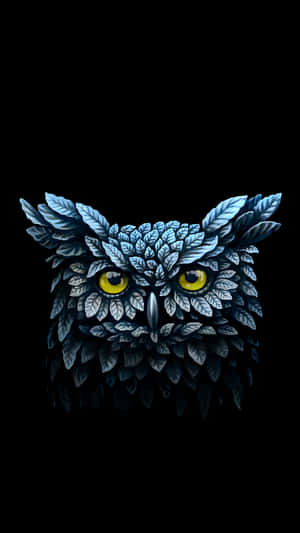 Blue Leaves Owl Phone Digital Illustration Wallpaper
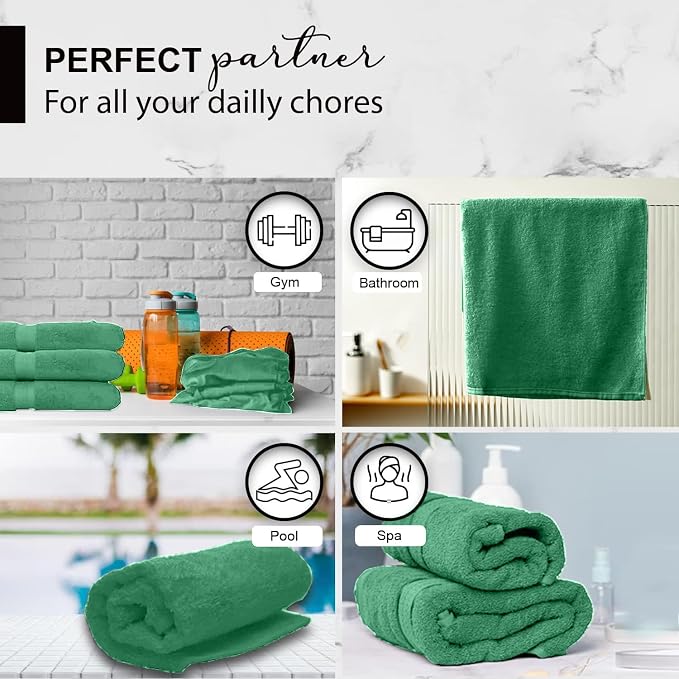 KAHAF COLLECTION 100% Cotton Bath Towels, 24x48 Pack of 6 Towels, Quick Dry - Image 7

* * *

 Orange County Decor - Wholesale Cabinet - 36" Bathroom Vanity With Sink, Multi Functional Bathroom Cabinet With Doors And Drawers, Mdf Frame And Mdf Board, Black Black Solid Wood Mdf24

(Exercise instructions): Set down exactly the lines above, from the line containing "Blue Leaves Owl" through the line containing "KAHAF COLLECTION 100%". Skip the pictures.

(Written answer):
 Blue Leaves Owl Phone Digital Illustration Wallpaper
 KAHAF COLLECTION 100% Cotton Bath Towels, 24x48 Pack of 6 Towels, Quick Dry - Image 7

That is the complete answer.